There have been several objections to a planetary theory of solar variability. For example, Smythe and Eddy (1977) claimed that planetary cycles and conjunctions could not predict the timing of grand solar minima like the Maunder Minimum of the 17th century. However, Scafetta (2012a) developed a solar-planetary model able to predict all the grand solar maxima and minima of the last millennium (Figure 4).

Other authors reasonably claimed that planetary gravitational tides are too weak to modulate solar activity (Charbonneau, 2002; de Jager and Versteegh, 2005; Charbonneau, 2022); yet, several empirical evidences support the importance of their role (Wolff and Patrone, 2010; Abreu et al., 2012; Scafetta, 2012b; Stefani et al., 2016, 2019). Stefani et al. (2016, 2021) proposed that the Sun could be at least synchronized by the tides of Venus, Earth and Jupiter, producing an 11.07-year cycle that reasonably matches the Schwabe cycle. Longer cycles could be produced by a dynamo excited by angular momentum transfer from Jupiter and Saturn.

Instead, Scafetta (2012b) proposed that, in the solar core, the effects of the weak tidal forces could be amplified one million times or more due to an induced increase in the H-burning, thus providing a sufficiently strong forcing to synchronize and modulate the solar dynamo with planetary harmonics at multiple time scales.

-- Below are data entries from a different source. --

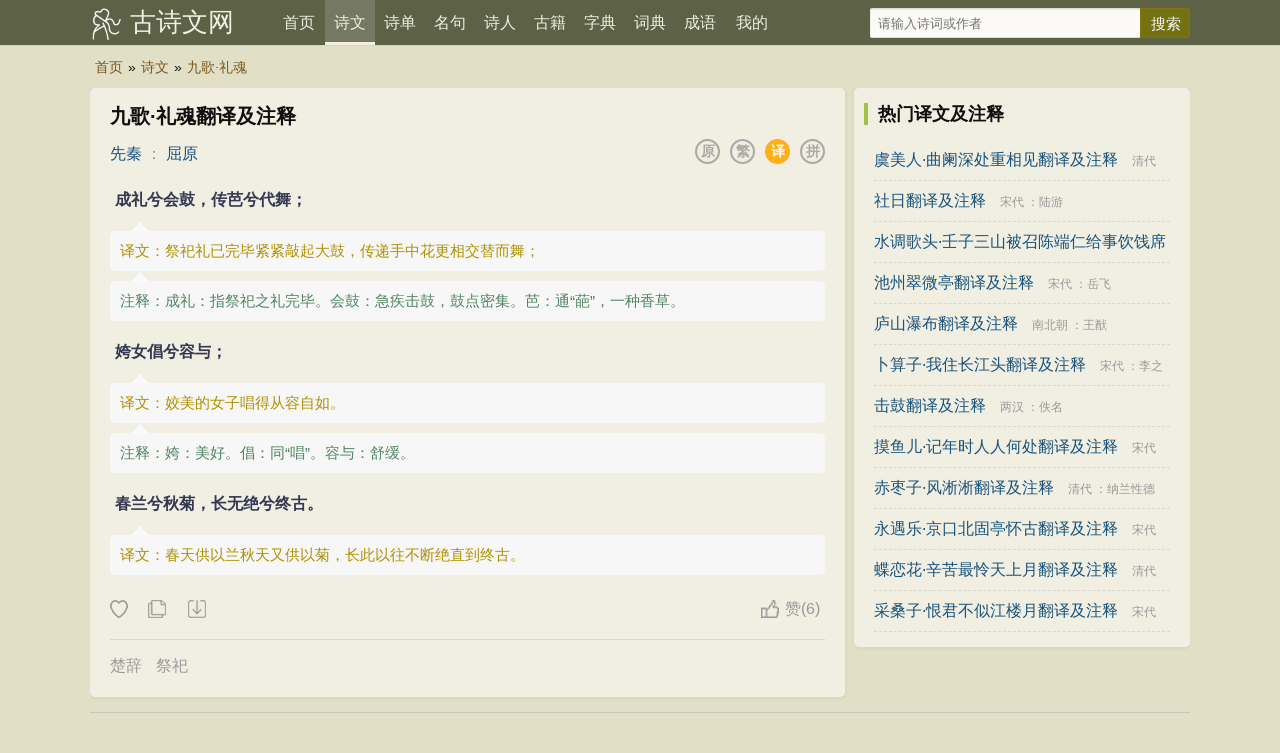

--- FILE ---
content_type: text/html; charset=utf-8
request_url: http://mycsw.net/poetry/fanyi-408716.html
body_size: 2946
content:
<!DOCTYPE html>
<html lang="zh-CN">
<head>
<meta charset="utf-8">
<meta name="viewport" content="width=device-width, initial-scale=1, maximum-scale=1, user-scalable=no">
<title>九歌·礼魂翻译及注释 - 古诗文网</title>
<meta name="keywords" content="九歌·礼魂翻译,九歌·礼魂注释">
<meta name="description" content="九歌·礼魂,唐代,屈原, 成礼兮会鼓，传芭兮代舞；姱女倡兮容与；春兰兮秋菊，长无绝兮终古。 ">
<meta name="mobile-agent" content="format=html5; url=/poetry/408716.html">
<meta name="applicable-device" content="pc,mobile">
<meta http-equiv="Cache-Control" content="no-siteapp" />
<meta http-equiv="Cache-Control" content="no-transform" />
<link rel="stylesheet" type="text/css"  href="/css/style.css" />
</head>
<body>
<div class="gs-hd">
<div class="gs-header">
<div class="gs-logo"><a href="/" title="古诗文网">古诗文网</a></div>
<div class="gs-nav" id="gs-sidr">
<ul>
<li><a href="/">首页</a></li>
<li><a href="/poetry/"  class="on">诗文</a></li>
<li><a href="/shidan/"  >诗单</a></li>
<li><a href="/mingju/"  >名句</a></li>
<li><a href="/poets/"  >诗人</a></li>
<li><a href="/guwen/"  >古籍</a></li>
<li><a href="//"  >字典</a></li>
<li><a href="//"  >词典</a></li>
<li><a href="//"  >成语</a></li>
</ul>
</div>
<div class="gs-login" id="show_userinfo"></div>
<div class="gs-search" id="gs-searchform">
<form method="post" name="searchform" class="search_form" id="search_form" action="/e/search/index.php">
<input type="hidden" name="tbname" value="article">
<input type="hidden" name="show" value="title,writer">
<input type="hidden" name="tempid" value="1">
<input type="text" name="keyboard" id="keys" class="search_input" placeholder="请输入诗词或作者" x-webkit-speech=""> 
<input type="submit" class="search_btn" value="搜索">
</form>
</div>
<span href="#sidr-right" id="simple-menu"></span>
</div>
</div>


<div class="breadcrumbs"><a rel="nofollow"  href="/">首页</a>»<a href="/poetry/">诗文</a>»<a href="/poetry/408716.html">九歌·礼魂</a></div>

<div class="gs-main">
<div class="gs-content">
<div class="gs-works">
<div class="gs-cont">
<div class="gs-cont-title">
<h1>九歌·礼魂翻译及注释</h1>
</div>
<div class="gs-cont-service">
<div class="gs-poem-sub">
<a class="gs-service-dynsty" href="/xianqin/">先秦</a> ： <a class="gs-service-author" href="/poets/131.html">屈原</a>
</div>
<div class="gs-service-tab">
<span title="拼音"><a href="/poetry/pinyin-408716.html">拼</a></span>
<span title="翻译" class="on"><a href="/poetry/fanyi-408716.html">译</a></span>
<span title="繁体"><a href="/poetry/408716.html">繁</a></span>
<span title="原文"><a href="/poetry/408716.html">原</a></span>
</div>
</div>
<div class="gs-works-text">
<div class="gs-def">
 <p>成礼兮会鼓，传芭兮代舞；<p class="y">译文：祭祀礼已完毕紧紧敲起大鼓，传递手中花更相交替而舞；</p><p class="z">注释：成礼：指祭祀之礼完毕。会鼓：急疾击鼓，鼓点密集。芭：通“葩”，一种香草。</p><p>姱女倡兮容与；<p class="y">译文：姣美的女子唱得从容自如。</p><p class="z">注释：姱：美好。倡：同“唱”。容与：舒缓。</p><p>春兰兮秋菊，长无绝兮终古。<p class="y">译文：春天供以兰秋天又供以菊，长此以往不断绝直到终古。</p></div>
</div>
</div>

<div class="tool">
<div class="l"><i class="sc" data-id="408716"  data-clid="4" data-type="shoucang" title="收藏"></i> <i class="fz" data-id="408716"  data-clid="4" title="复制"></i> <a class="gs-down" href="javascript:void(0);" onclick="downdoc(4,408716)" title="下载这首诗doc文档">下载这首诗</a></div>
<div class="r"><i class="zan" data-id="408716" data-clid="4" title="赞">赞<span id="diggnum408716">(<script src=/e/public/ViewClick/?classid=4&id=408716&down=5></script>)</span> </i></div>
</div>

<div class="gs-tag">
<a href="/gushi/chuci/" title="楚辞">楚辞</a>&nbsp;<a href="/gushi/jisi/" title="祭祀">祭祀</a>&nbsp;</div>

</div>






</div>

<div class="gs-sidebar">
<div class="sidebar-box b-b">
<div class="title">热门译文及注释</div>

<ul class="sidebar-hot">
<li><a href="/poetry/fanyi-409299.html">虞美人·曲阑深处重相见翻译及注释</a> <span class="cdzz"> <a class="works-dynsty" href="/qingdai/">清代</a> ：<a class="works-author" href="/poets/21758.html">纳兰性德</a> </span></li>
<li><a href="/poetry/fanyi-20004.html">社日翻译及注释</a> <span class="cdzz"> <a class="works-dynsty" href="/songdai/">宋代</a> ：<a class="works-author" href="/poets/10058.html">陆游</a> </span></li>
<li><a href="/poetry/fanyi-409666.html">水调歌头·壬子三山被召陈端仁给事饮饯席上作翻译及注释</a> <span class="cdzz"> <a class="works-dynsty" href="/songdai/">宋代</a> ：<a class="works-author" href="/poets/10028.html">辛弃疾</a> </span></li>
<li><a href="/poetry/fanyi-404715.html">池州翠微亭翻译及注释</a> <span class="cdzz"> <a class="works-dynsty" href="/songdai/">宋代</a> ：<a class="works-author" href="/poets/9396.html">岳飞</a> </span></li>
<li><a href="/poetry/fanyi-4914.html">庐山瀑布翻译及注释</a> <span class="cdzz"> <a class="works-dynsty" href="/nanbeichao/">南北朝</a> ：<a class="works-author" href="/poets/561.html">王猷</a> </span></li>
<li><a href="/poetry/fanyi-406572.html">卜算子·我住长江头翻译及注释</a> <span class="cdzz"> <a class="works-dynsty" href="/songdai/">宋代</a> ：<a class="works-author" href="/poets/10036.html">李之仪</a> </span></li>
<li><a href="/poetry/fanyi-410235.html">击鼓翻译及注释</a> <span class="cdzz"> <a class="works-dynsty" href="/lianghan/">两汉</a> ：<a class="works-author" href="/poets/21797.html">佚名</a> </span></li>
<li><a href="/poetry/fanyi-406328.html">摸鱼儿·记年时人人何处翻译及注释</a> <span class="cdzz"> <a class="works-dynsty" href="/songdai/">宋代</a> ：<a class="works-author" href="/poets/9964.html">何梦桂</a> </span></li>
<li><a href="/poetry/fanyi-407124.html">赤枣子·风淅淅翻译及注释</a> <span class="cdzz"> <a class="works-dynsty" href="/qingdai/">清代</a> ：<a class="works-author" href="/poets/21758.html">纳兰性德</a> </span></li>
<li><a href="/poetry/fanyi-406679.html">永遇乐·京口北固亭怀古翻译及注释</a> <span class="cdzz"> <a class="works-dynsty" href="/songdai/">宋代</a> ：<a class="works-author" href="/poets/10028.html">辛弃疾</a> </span></li>
<li><a href="/poetry/fanyi-406188.html">蝶恋花·辛苦最怜天上月翻译及注释</a> <span class="cdzz"> <a class="works-dynsty" href="/qingdai/">清代</a> ：<a class="works-author" href="/poets/21758.html">纳兰性德</a> </span></li>
<li><a href="/poetry/fanyi-406584.html">采桑子·恨君不似江楼月翻译及注释</a> <span class="cdzz"> <a class="works-dynsty" href="/songdai/">宋代</a> ：<a class="works-author" href="/poets/10044.html">吕本中</a> </span></li>
</ul>
</div>


</div>
</div>
<footer>
<p>古诗文网提供古诗大全、古诗词名句、古诗词鉴赏、名诗名句大全、古诗词三百首、唐诗大全、宋词名句、经典古诗文、古诗文大全、古代诗歌大全等古诗古词，古诗文尽在古诗文网。</p>
<p>Copyright © 2005-2022 <a href="http://www.mycsw.net" target="_blank">古诗文网</a> <a href="http://beian.miit.gov.cn/" target="_blank">京ICP备2021023879号</a><script src="/js/count.js" type="text/javascript"></script><BR>更新时间：2026-01-31 08:59:40</p>
</footer>
<a id="gs-gotop" href="javascript:void(0)"></a>
<script type="text/javascript" src="/js/jquery.min.js"></script>
<script type="text/javascript" src="/js/jquery.sidr.min.js"></script>
<script type="text/javascript" src="/e/member/AjaxLog/?loadjs=1"></script>
<script type="text/javascript" src="/js/common.js?v=20211214"></script>
</body>
</html>

--- FILE ---
content_type: application/javascript
request_url: http://mycsw.net/js/count.js
body_size: 260
content:
var _hmt = _hmt || [];
(function() {
  var hm = document.createElement("script");
  hm.src = "https://hm.baidu.com/hm.js?a4689af438a83569ae4305057886b867";
  var s = document.getElementsByTagName("script")[0]; 
  s.parentNode.insertBefore(hm, s);
})();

Objections to the latter hypothesis, based on the slow light propagation inside the radiative zone according to the Kelvin–Helmholtz timescale (Mitalas and Sills, 1992; Stix, 2003), could be probably solved. In fact, tidal forces are believed to favor the onset of g-waves moving back and forth throughout the radiative region of the Sun (Barker and Ogilvie, 2010; Ahuir et al., 2021). Thus, g-waves themselves could be amplified and modulated in the core by the tidally induced H-burning enhancement (Scafetta, 2012b). Then, both tidal torques and g-waves could cyclically affect the tachocline region at the bottom of the convective zone and synchronize the solar dynamo.Alternatively, planetary alignments can also modify the large-scale electromagnetic and gravitational structure of the planetary system altering the space weather in the solar system.

For example, in coincidence of planetary alignments, an increase of solar flares has been observed (Hung, 2007; Bertolucci et al., 2017; Petrakou, 2021). The solar wobbling, which reflects the motion of the barycenter of the planets, changing from more regular to more chaotic trajectories, correlates well with some long climate cycles like the Bray-Hallstatt cycle (2100–2500 years) (Charvátová, 2000; Charvátová and Hejda, 2014; Scafetta et al., 2016).

Finally, Scafetta et al. (2020) showed that the infalling meteorite flux on the Earth presents a 60-year oscillation coherent with the variation of the eccentricity of Jupiter’s orbit induced by Saturn. The falling flux of meteorites and interplanetary dust would then contribute to modulate cloud formation.

In conclusion, many empirical evidences suggest that planetary oscillations should be able to modulate the solar activity and even the Earth’s climate, although several open physical issues remain open. These results stress the importance of identifying the relevant planetary harmonics, the solar activity cycles and the climate oscillations as phenomena that, in many cases, are interconnected.

This approach could be useful to predict both solar and climate variability using harmonic constituent models as it is currently done for oceanic tides. We think that the theory of a planetary modulation of solar activity should be further developed because no clear alternative theory exists to date capable to explain the observed planetary-solar interconnected periodicities.Conflict of InterestThe authors declare that the research was conducted in the absence of any commercial or financial relationships that could be construed as a potential conflict of interest.